● **Alıntı**:
════════

Öldüren ‘YAŞAM KÜRÜ’!
İnsanların en büyük tutkularından biri para ise diğeri de sağlık konusu. Para kazanmak adına çeşitli katakullilerin döndürüldüğü, bilişimin sunduğu olanaklardan faydalanıp insanların onayı olmadan gerçekleştirilen aboneliklerle ceplerinin boşaltıldığı ve bol paralı makam-mevki uğruna kırk taklanın atıldığı günümüzde birileri zahmetsizce hak etmedikleri oranda paraya kavuşurken birileri de haklarını alabilmek uğruna savaş vermekte. Kısacası para kazanma süreci herkes için kendi çapında stres yaratıyor. Stres sağlığın baş düşmanı olduğuna göre… Tam da bu noktada sorun çözme heveslileri mantar gibi çıkıveriyor ortaya. Söz konusu sağlık-güzellik olduğunda, fazla düşünmeden hareket edenlerden nemalanmanın kolaylığı iştahları kabartıveriyor. İnsanlar da maalesef kendi iradeleriyle bu iştahın yemi oluveriyor. Nitekim sömürüye fazlasıyla müsait olan bu alanda yaşanan olumsuzluklara medya kanalıyla sıkça değinilmekte… Uyarılar yapılmakta ama insanların büyük kısmı, ‘güven’ saflığıyla, sağlık adına ortaya çıkan düzenbazların kurbanı olmayı sürdürmekte… Sihirli formül gibi sunulan ürünlerin ötesinde asıl üstünde düşünülmesi gereken sömürü düzeniyse, sağlığı bozabilme tehlikesi taşıyan hatta ölümcül olan kürler vs. gibi uygulamalar sunan özel merkezlerin dünyası! Kulaktan kulağa bilgilerle güvenilerek gidilen böylesi yerlere kendini teslim etmenin, şifa niyetine yapılanları sorgusuz kabullenmenin bedeli ağır olabilir zira.

════════

● **Çalışmanın Amacı**: Sağlık adına yapılan sömürüyü ele alan yukarıdaki yazıyı kaldığı yerden sürdürün. Sonraki kayıtlar, yukarıdaki yazıyla bağlantısı olmayan ayrı bir malzemedir.

● **Veri Kümesi İçeriği**:
════════

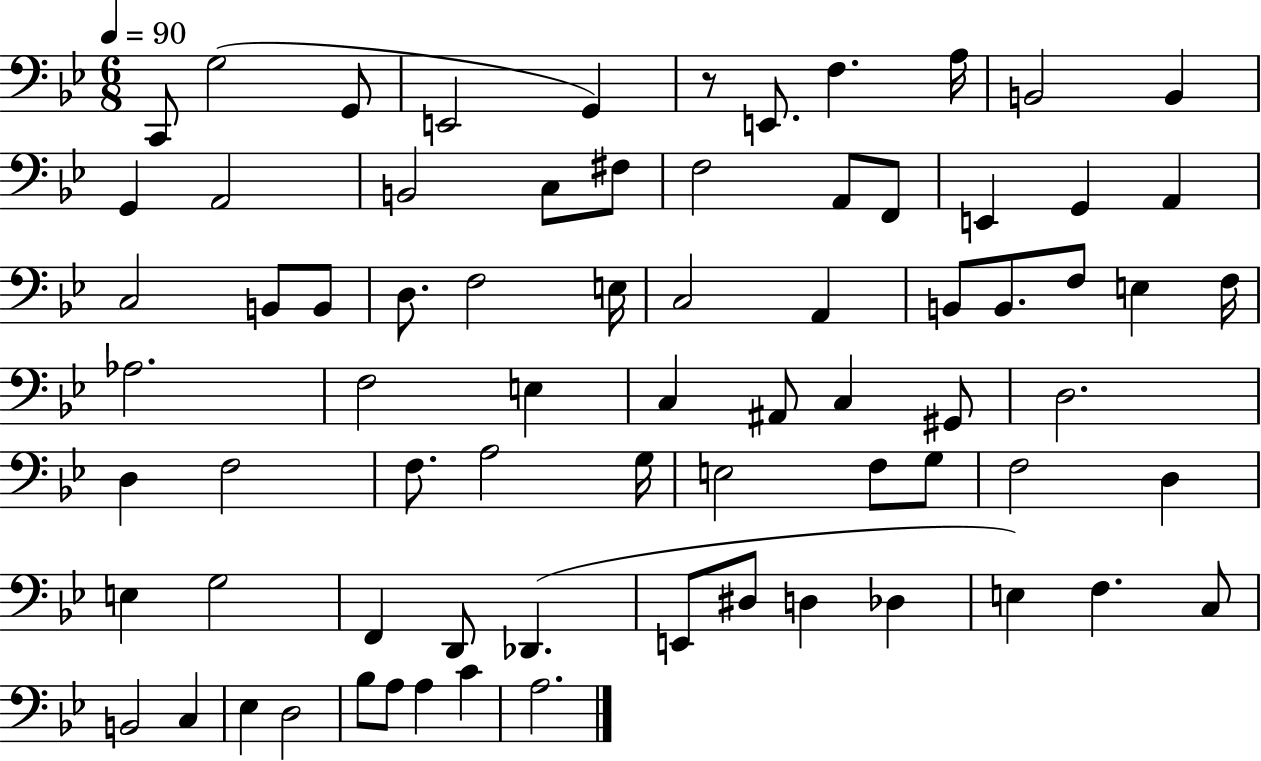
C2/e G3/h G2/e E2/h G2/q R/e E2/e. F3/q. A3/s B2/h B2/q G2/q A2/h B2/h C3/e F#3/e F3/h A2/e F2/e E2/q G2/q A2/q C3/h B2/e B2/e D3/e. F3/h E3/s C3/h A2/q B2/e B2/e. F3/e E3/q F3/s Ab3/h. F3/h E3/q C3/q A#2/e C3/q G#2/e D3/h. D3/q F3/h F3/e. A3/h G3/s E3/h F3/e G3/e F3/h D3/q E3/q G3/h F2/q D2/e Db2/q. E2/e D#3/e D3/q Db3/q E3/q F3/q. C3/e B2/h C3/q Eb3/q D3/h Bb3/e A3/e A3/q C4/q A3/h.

════════

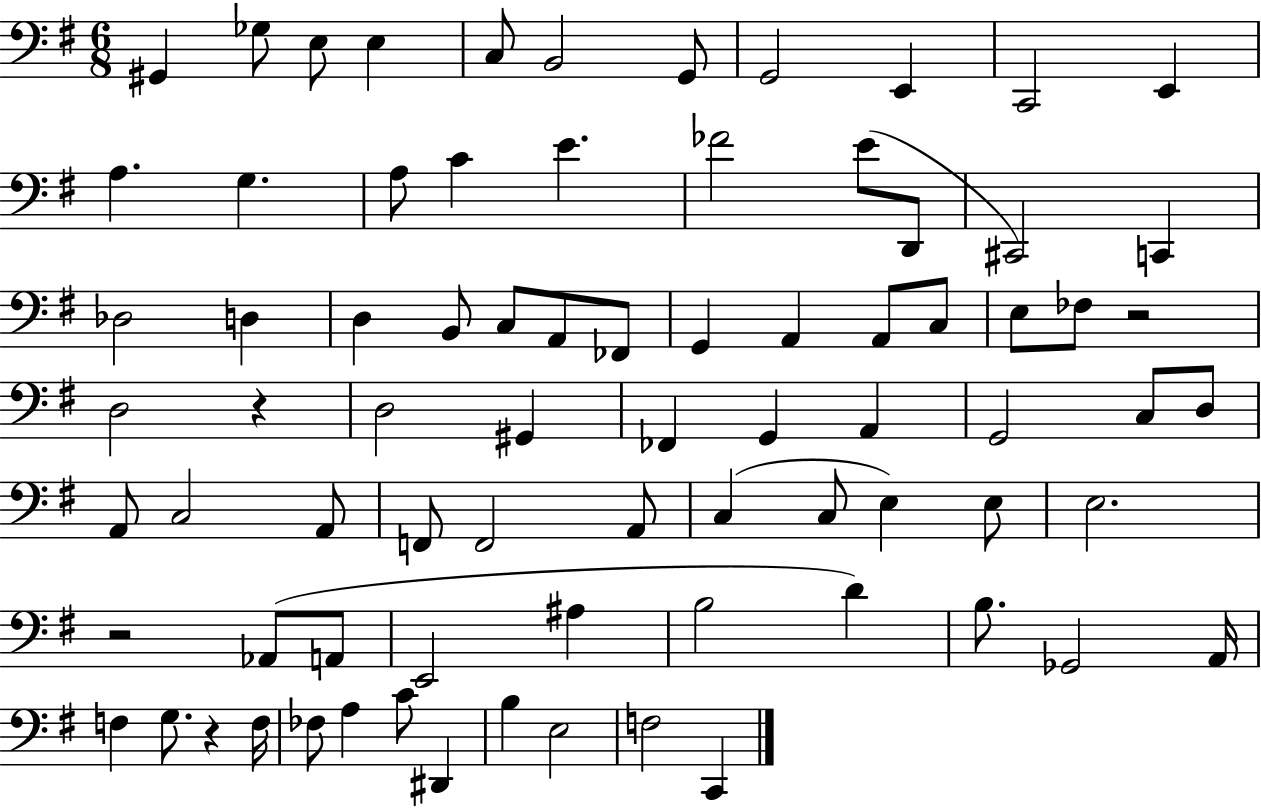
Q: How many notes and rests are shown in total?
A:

════════

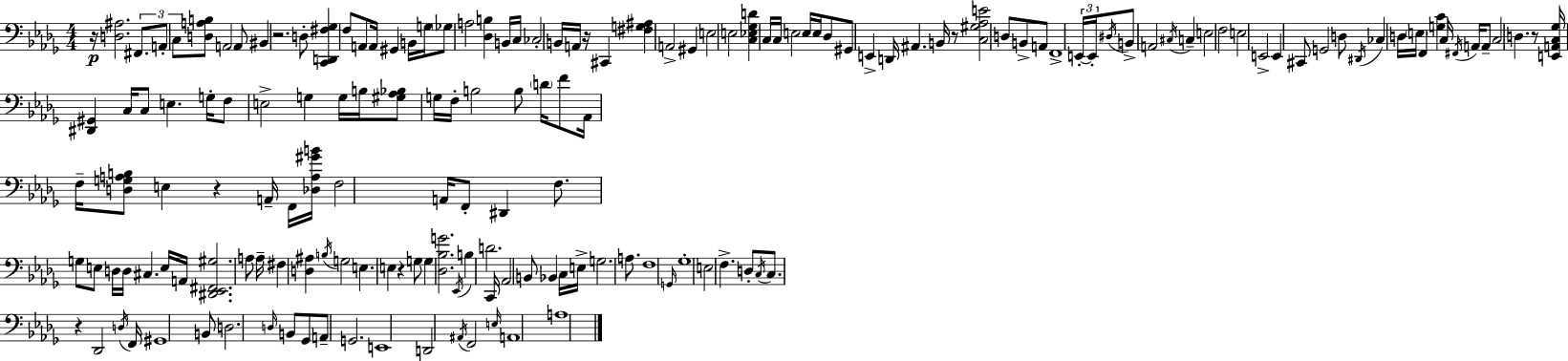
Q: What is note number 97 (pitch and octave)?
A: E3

════════

● **Çalışmanın Sonucu**:
Nasıl ki, sahte haber siteleri yaratıp Trump ile Putin’in İsviçre Sağlık merkezinde bir araya geldiği şeklindeki yalan haberlerle ortalığı karıştırarak tanıtım formülü türeten ‘Yaşam Kürü/A Cure for Wellness’ isimli yapım da böylesi bir konuya dayanmakta. Öldüren sağlık merkezleri hususunda uyarıcı nitelik taşıyan ‘Yaşam Kürü’nün içeriği bize neler sunuyor, bakalım şimdi.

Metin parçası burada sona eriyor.